The approximation of a Newfoundland accent

“Well, Agnis girl, what’ll you ‘ave today?” The waitress beamed at the aunt. “I’ll have the stewed cod, Pearl. Cuppa tea, of course. This here is my nephew, works for the paper.” “Oh yis, I sees him afore. In ‘ere the odder day wit’ Billy. ‘Ad the squidburger.” “That I did,” said Quoyle. “Delicious.” “Skipper Will, y’know, ‘e invented the squidburger. Y’ll ‘ave it today, m’dear?”

The Shipping News by Annie Proulx

This is the first true approximation of a thick Newfoundland accent in the book.

Minister Without Portfolio by Michael Winter

ministerwithoutportfolio Henry Hayward is the Minister Without Portfolio — a man free of the entanglements of a significant relationship and children, after having been left by his girlfriend Nora, because she wants to live a dangerous life.

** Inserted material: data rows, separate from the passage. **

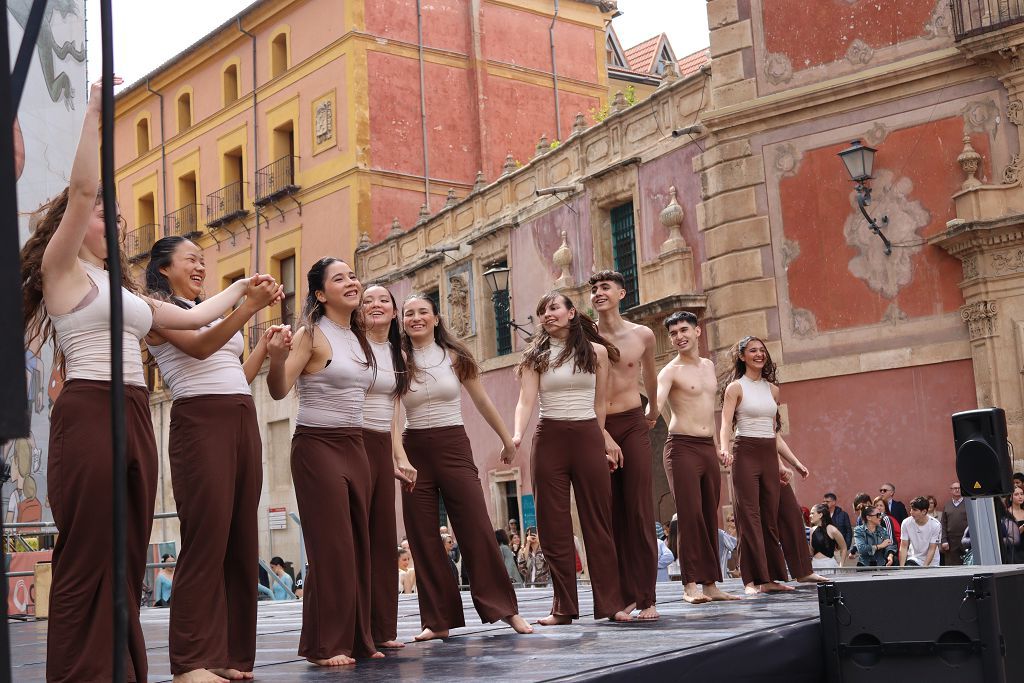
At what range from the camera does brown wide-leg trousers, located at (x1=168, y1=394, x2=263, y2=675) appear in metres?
4.79

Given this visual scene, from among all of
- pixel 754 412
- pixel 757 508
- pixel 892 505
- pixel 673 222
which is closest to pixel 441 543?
pixel 757 508

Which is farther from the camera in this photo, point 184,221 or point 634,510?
point 184,221

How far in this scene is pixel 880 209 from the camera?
58.7 feet

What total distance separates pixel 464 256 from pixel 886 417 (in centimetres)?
1146

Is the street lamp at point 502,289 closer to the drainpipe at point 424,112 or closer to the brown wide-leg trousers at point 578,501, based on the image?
the drainpipe at point 424,112

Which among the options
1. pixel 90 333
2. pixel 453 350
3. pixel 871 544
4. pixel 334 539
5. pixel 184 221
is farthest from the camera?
pixel 184 221

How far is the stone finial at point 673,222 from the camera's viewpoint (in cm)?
2017

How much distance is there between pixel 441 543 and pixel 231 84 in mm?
30468

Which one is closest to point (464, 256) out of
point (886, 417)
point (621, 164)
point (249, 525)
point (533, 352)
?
point (621, 164)

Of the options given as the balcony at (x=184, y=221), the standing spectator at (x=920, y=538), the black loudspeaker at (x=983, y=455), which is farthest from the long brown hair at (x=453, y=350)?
the balcony at (x=184, y=221)

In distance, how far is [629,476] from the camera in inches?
303

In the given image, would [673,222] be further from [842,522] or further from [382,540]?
[382,540]

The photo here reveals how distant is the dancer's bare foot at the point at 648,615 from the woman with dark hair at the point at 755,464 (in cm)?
191

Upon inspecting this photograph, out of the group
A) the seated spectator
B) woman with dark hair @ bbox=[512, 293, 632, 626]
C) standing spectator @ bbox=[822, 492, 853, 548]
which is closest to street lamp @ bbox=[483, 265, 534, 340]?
standing spectator @ bbox=[822, 492, 853, 548]
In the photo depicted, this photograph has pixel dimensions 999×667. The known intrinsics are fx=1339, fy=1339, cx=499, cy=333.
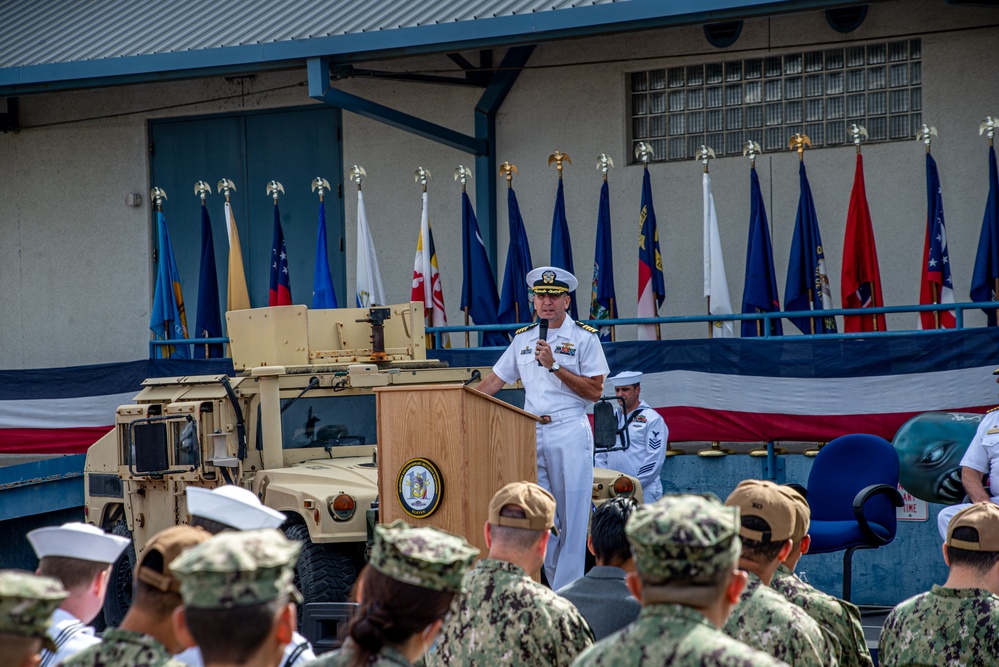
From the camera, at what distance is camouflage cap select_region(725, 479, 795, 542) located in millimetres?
3981

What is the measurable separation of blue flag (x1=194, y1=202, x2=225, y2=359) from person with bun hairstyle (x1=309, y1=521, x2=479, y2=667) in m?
11.2

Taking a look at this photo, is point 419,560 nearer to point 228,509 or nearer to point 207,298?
point 228,509

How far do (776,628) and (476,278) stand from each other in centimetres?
928

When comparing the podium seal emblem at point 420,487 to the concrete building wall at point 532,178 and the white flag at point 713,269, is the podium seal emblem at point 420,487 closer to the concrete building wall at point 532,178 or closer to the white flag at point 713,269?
the white flag at point 713,269

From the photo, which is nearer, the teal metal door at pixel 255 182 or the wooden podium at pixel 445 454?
the wooden podium at pixel 445 454

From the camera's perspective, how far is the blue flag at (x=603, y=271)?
12.4 meters

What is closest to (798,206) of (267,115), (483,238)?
(483,238)

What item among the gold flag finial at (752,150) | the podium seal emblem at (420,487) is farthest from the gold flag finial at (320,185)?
the podium seal emblem at (420,487)

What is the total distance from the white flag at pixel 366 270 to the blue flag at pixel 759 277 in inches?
142

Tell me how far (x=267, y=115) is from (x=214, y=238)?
5.22ft

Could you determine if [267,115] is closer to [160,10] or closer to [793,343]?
[160,10]

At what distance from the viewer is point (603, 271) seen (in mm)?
12391

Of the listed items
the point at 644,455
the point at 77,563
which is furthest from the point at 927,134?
the point at 77,563

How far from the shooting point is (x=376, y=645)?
2846mm
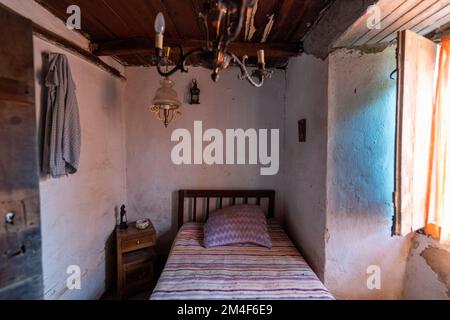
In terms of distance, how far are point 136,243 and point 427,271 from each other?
240 centimetres

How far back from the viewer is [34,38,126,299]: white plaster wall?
1.45 m

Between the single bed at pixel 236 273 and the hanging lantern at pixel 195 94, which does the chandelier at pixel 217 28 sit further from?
the hanging lantern at pixel 195 94

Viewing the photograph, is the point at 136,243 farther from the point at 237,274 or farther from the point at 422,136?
the point at 422,136

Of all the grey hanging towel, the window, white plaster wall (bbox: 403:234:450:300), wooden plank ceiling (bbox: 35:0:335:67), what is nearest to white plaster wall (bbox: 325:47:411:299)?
white plaster wall (bbox: 403:234:450:300)

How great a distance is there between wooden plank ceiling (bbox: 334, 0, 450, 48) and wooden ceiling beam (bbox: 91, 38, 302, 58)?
21.0 inches

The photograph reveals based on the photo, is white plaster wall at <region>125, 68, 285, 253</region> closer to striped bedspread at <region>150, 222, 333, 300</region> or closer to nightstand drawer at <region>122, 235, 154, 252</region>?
nightstand drawer at <region>122, 235, 154, 252</region>

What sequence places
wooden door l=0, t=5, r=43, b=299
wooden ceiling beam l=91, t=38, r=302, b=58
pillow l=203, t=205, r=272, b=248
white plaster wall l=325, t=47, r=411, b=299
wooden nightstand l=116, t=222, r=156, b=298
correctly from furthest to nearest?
wooden nightstand l=116, t=222, r=156, b=298
pillow l=203, t=205, r=272, b=248
wooden ceiling beam l=91, t=38, r=302, b=58
white plaster wall l=325, t=47, r=411, b=299
wooden door l=0, t=5, r=43, b=299

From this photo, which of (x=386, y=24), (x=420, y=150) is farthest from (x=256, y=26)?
(x=420, y=150)

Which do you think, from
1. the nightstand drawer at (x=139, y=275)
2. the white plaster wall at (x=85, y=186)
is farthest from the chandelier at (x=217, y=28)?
the nightstand drawer at (x=139, y=275)

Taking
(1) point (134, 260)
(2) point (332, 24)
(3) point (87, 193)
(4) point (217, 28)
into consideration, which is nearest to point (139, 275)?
(1) point (134, 260)

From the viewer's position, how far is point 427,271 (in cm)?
140

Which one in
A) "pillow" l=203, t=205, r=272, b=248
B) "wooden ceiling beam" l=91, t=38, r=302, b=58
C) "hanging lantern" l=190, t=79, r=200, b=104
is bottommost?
"pillow" l=203, t=205, r=272, b=248

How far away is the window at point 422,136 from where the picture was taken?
3.85 ft

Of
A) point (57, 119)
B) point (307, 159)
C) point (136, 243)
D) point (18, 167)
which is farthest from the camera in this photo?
point (136, 243)
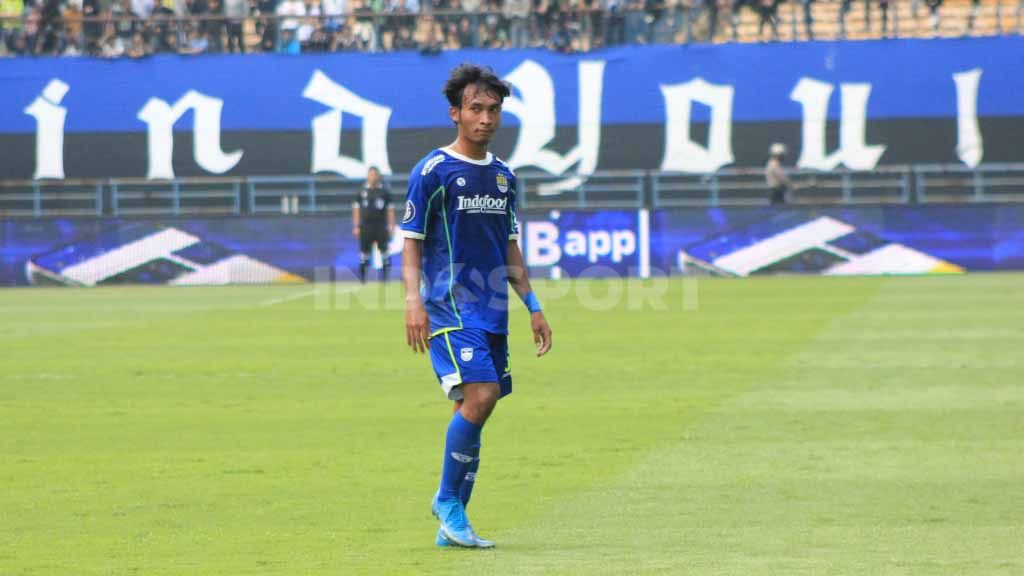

What Nora doesn’t know or fails to notice is that living a dangerous life doesn’t mean putting your life in physical danger. It means being vulnerable — truly being in love with and loving someone — no matter what, overlooking and absolving the messy awkwardness inherent in relationships to build something worthy — a happy life together.

Together, Henry and Martha live the most dangerous of lives — trying to make a life together despite the looming ghost of Tender Morris — trying to build a family with Tender’s unborn child on the way, rebuilding a ramshackle home, literally from the ground up.

This book is a great read. Winter’s spare style reminds me of Lisa Moore — who also writes of Newfoundland. Worth your time.